Memórias de Jean Meslier, Primeira Prova

por Breno Lucano

A idéia de religião enquanto erro e mentira, além de dominação política, é o tema que norteia toda a primeira prova. Provas devem ser entendidas aqui por razões, motivos. Em todo o texto são criticados os homens que transformaram  leis e instituições humanas em leis divinas. Em outras palavras, Meslier critica o uso político da religião. Segundo o autor, apresenta-se geralmente como representantes de Deus, guardião de seus ensinamentos e juízes dos que Dele se distanciam. Assim, persuadem multidões e conquistam autoridade, obediência e privilégios.

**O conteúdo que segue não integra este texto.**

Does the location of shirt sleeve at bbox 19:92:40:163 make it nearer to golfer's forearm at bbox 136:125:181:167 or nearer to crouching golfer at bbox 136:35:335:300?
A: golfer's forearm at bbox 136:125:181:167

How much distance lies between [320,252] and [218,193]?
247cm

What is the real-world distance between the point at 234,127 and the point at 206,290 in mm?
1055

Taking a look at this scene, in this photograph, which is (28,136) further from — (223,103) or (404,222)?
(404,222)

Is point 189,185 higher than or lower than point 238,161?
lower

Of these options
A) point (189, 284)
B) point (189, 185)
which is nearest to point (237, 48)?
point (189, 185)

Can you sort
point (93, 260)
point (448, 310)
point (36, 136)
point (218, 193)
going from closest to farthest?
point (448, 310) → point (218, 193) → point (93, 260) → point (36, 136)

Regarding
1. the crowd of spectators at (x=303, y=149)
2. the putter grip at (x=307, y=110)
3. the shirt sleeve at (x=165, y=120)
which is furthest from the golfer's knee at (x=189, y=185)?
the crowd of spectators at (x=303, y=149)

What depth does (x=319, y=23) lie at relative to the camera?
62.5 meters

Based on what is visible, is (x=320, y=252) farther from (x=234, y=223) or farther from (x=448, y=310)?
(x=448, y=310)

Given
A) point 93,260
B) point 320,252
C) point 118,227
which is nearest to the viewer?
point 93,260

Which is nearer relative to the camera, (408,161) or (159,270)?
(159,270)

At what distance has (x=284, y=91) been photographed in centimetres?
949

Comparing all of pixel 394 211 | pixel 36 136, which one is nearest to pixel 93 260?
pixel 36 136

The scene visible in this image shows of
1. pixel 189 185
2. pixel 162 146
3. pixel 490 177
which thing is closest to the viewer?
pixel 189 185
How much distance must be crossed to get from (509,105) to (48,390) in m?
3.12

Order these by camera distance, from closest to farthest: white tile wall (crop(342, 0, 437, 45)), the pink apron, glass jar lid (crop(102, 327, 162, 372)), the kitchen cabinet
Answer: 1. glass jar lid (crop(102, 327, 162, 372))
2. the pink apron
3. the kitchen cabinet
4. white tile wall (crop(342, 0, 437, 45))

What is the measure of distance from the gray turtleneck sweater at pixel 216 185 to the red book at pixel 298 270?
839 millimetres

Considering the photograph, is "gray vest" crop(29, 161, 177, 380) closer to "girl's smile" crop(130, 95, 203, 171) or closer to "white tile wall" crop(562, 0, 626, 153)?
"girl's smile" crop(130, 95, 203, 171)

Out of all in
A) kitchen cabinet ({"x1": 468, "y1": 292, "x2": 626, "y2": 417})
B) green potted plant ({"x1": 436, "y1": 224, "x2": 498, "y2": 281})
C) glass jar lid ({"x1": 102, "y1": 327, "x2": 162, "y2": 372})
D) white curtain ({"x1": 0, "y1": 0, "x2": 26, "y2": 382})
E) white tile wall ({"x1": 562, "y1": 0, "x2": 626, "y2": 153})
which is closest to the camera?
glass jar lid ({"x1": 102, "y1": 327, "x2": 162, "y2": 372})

Meslier faz uso da história para demonstrar de que modo a política foi travestida em religião. Cita nomes como Numa Pompilius, Zoroastro, Licurgo, Solon, Moisés, Maomé e Jesus. Todos eles lubridiaram seu povo apregoando que suas leis provinham diretamente dos seus deuses e que sua vontade representava a vontade divina. Cita Heliogábalo e Calígula como monarcas que se autoproclamaram divinos para potencializar seus poderes, mas abre ressalva aos bajuladores que também ajudavam nessa tarefa. Esse é o exemplo de Alexandre, o Grande, que foi convencido de que pertencia à estirpe divina, e de Cláudio II, que foi colocado entre os deuses pelo Senado romano.

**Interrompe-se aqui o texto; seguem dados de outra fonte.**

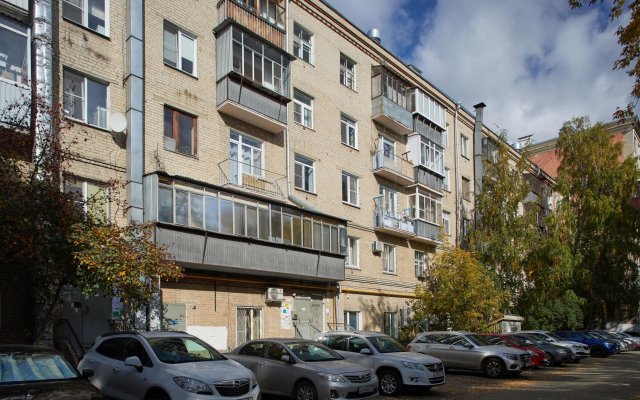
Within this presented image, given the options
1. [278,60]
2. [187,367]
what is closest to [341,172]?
[278,60]

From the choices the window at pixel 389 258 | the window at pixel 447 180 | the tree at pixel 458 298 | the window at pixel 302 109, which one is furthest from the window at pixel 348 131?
the window at pixel 447 180

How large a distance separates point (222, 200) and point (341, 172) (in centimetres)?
913

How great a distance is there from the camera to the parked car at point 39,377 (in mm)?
7508

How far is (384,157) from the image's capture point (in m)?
28.8

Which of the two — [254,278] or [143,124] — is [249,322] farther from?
[143,124]

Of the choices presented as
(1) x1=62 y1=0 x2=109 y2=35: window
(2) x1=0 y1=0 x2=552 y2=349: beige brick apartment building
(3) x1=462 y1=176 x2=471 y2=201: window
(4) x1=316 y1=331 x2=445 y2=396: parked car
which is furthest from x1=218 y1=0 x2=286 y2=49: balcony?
(3) x1=462 y1=176 x2=471 y2=201: window

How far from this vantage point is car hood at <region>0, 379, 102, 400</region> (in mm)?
7350

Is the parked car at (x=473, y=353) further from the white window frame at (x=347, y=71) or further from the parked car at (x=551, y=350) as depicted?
the white window frame at (x=347, y=71)

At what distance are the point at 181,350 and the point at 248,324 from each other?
10077 millimetres

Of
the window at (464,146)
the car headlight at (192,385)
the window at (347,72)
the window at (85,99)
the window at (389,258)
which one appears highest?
the window at (347,72)

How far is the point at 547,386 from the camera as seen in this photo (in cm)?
1620

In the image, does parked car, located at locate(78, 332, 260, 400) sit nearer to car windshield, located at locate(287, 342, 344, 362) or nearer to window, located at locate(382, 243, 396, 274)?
car windshield, located at locate(287, 342, 344, 362)

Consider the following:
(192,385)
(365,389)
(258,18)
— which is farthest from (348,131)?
(192,385)

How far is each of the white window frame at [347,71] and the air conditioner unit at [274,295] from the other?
11452 mm
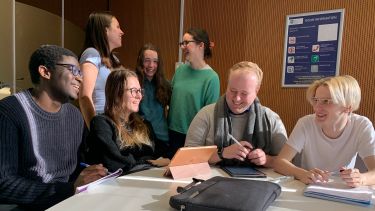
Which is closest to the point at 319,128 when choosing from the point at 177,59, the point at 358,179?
the point at 358,179

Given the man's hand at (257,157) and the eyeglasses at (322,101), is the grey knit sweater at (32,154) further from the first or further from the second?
the eyeglasses at (322,101)

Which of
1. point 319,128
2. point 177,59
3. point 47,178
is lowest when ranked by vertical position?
point 47,178

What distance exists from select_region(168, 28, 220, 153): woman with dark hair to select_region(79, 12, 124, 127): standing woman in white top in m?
0.51

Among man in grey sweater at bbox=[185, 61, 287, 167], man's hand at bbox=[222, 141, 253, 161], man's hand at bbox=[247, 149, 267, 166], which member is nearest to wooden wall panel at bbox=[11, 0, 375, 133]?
man in grey sweater at bbox=[185, 61, 287, 167]

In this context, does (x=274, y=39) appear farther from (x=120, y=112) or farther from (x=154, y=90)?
(x=120, y=112)

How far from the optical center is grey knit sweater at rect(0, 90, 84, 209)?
1312mm

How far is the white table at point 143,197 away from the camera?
1064 millimetres

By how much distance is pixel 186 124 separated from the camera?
2410mm

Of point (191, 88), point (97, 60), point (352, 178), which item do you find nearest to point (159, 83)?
point (191, 88)

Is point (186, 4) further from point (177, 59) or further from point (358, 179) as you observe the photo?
point (358, 179)

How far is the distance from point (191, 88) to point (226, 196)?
142cm

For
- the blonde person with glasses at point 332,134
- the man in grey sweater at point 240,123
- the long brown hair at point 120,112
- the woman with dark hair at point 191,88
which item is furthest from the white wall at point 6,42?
the blonde person with glasses at point 332,134

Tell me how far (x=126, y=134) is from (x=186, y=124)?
0.70 metres

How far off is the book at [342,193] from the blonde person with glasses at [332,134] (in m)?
0.20
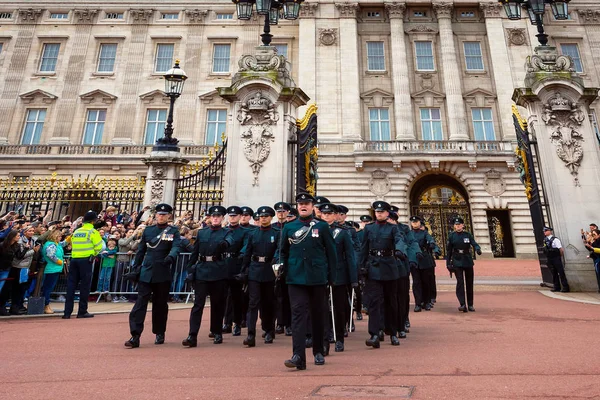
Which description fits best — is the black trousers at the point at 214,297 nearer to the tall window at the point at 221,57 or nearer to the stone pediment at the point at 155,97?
the stone pediment at the point at 155,97

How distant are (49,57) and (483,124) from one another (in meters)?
35.7

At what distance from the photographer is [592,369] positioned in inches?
154

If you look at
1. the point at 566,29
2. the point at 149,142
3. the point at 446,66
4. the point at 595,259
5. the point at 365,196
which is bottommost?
the point at 595,259

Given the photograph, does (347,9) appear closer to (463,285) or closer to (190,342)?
(463,285)

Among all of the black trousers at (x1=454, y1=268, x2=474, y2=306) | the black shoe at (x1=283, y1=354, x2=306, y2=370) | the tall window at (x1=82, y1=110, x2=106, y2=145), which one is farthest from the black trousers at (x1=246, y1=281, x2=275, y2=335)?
the tall window at (x1=82, y1=110, x2=106, y2=145)

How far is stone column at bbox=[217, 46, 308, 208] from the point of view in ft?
28.8

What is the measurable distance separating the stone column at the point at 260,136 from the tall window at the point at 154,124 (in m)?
22.4

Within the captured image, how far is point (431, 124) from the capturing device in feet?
95.2

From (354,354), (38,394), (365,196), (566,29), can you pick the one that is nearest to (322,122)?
(365,196)

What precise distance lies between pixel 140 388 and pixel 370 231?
3968 millimetres

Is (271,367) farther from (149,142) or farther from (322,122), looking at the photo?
(149,142)

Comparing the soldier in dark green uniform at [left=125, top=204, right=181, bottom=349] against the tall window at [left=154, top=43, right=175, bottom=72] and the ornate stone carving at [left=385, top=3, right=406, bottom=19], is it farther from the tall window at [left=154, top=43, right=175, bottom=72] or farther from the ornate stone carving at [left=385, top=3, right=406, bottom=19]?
the ornate stone carving at [left=385, top=3, right=406, bottom=19]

A primeira prova prossegue com análise da bíblia, especialmente quanto à narração de que Moisés teria conversado pessoalmente com Deus. Meslier questiona essa conversassão seletiva e indaga o motivo pelo qual Deus não conversa com todos os homens em conjunto. Por que alguns apenas teriam esse privilégio e ao restante restaria apenas acreditar? Por que as aparições seriam às escondidas e nas situações mais inusitadas?

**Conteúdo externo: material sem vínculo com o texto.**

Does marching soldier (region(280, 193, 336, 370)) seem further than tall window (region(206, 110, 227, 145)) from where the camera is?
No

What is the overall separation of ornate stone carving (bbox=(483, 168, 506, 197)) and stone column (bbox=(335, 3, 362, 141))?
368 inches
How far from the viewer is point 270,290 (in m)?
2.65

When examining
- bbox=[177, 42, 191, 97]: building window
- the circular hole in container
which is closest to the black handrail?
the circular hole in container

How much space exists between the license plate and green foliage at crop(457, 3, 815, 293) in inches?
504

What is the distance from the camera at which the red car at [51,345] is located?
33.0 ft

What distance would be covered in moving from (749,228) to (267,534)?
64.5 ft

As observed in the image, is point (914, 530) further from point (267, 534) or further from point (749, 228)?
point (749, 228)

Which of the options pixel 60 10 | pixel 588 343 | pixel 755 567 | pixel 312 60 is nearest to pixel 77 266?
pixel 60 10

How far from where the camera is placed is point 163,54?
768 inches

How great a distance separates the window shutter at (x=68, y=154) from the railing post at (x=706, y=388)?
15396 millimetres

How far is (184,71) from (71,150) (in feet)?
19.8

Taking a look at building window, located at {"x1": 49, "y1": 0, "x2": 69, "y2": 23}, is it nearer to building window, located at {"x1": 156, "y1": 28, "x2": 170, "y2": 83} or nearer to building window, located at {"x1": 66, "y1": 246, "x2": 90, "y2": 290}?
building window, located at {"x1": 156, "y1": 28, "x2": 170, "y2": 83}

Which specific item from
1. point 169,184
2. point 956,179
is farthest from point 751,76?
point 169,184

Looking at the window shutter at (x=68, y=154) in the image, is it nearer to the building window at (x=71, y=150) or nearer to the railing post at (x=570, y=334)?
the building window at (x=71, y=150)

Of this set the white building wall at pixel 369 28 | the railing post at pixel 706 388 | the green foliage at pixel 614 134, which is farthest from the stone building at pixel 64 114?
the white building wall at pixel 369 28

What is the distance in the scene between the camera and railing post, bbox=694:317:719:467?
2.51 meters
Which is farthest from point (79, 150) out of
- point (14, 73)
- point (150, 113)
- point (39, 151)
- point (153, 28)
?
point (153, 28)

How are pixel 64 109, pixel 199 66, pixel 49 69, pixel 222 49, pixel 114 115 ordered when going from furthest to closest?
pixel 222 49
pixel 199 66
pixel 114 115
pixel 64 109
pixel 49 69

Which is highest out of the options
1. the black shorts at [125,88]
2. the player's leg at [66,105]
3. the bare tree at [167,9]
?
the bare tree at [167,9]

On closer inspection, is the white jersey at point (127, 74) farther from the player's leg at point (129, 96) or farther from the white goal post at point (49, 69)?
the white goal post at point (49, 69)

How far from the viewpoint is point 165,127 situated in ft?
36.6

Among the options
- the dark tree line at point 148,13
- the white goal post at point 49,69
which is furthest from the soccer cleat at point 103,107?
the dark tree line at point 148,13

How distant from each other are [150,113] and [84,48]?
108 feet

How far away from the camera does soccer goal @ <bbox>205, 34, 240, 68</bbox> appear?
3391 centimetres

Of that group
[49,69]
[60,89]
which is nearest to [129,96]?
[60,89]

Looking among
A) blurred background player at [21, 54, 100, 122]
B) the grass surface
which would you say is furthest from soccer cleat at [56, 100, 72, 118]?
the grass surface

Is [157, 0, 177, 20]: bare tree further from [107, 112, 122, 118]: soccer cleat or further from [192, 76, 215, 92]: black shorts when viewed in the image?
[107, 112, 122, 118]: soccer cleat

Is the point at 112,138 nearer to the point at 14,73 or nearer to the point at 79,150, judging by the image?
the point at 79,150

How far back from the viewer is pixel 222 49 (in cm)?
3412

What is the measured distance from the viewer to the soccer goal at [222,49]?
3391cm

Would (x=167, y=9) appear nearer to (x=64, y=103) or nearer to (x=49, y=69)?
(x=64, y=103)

O texto reflete sobre a maneira com que os poderosos apoiam seu poder e cita substancialmente cinco razões. A primeira delas consiste na impostura e nas ameaças das religiões, como a tese teológica do direito divino dos reis e a fábula do inferno, fazendo com que, via fé, os fracos e oprimidos não  adquiram consciencia dos mecanismos sociais e politicos da dominação e exploração. A segunda, na dependência que os esclarecidos que compõem as estruturas burocráticas, como juízes, de preservar a ordem para garantir a própria sobrevivência. Terceira, diz respeito ao uso da bajulação para se perpetuar no poder. Quarta, na astúcia do governante em dissimular para promover corrupção. E finalmente a quinta razão fala da credulidade e ignorância dos povos e em sua resignação em face do poder.

Demonstrando que todas as religiões são invenções humanas, Meslier espera desvelar a realidade para os povos, pulverizando de suas consciências  e dos seus corações falsos medos e falsas esperanças.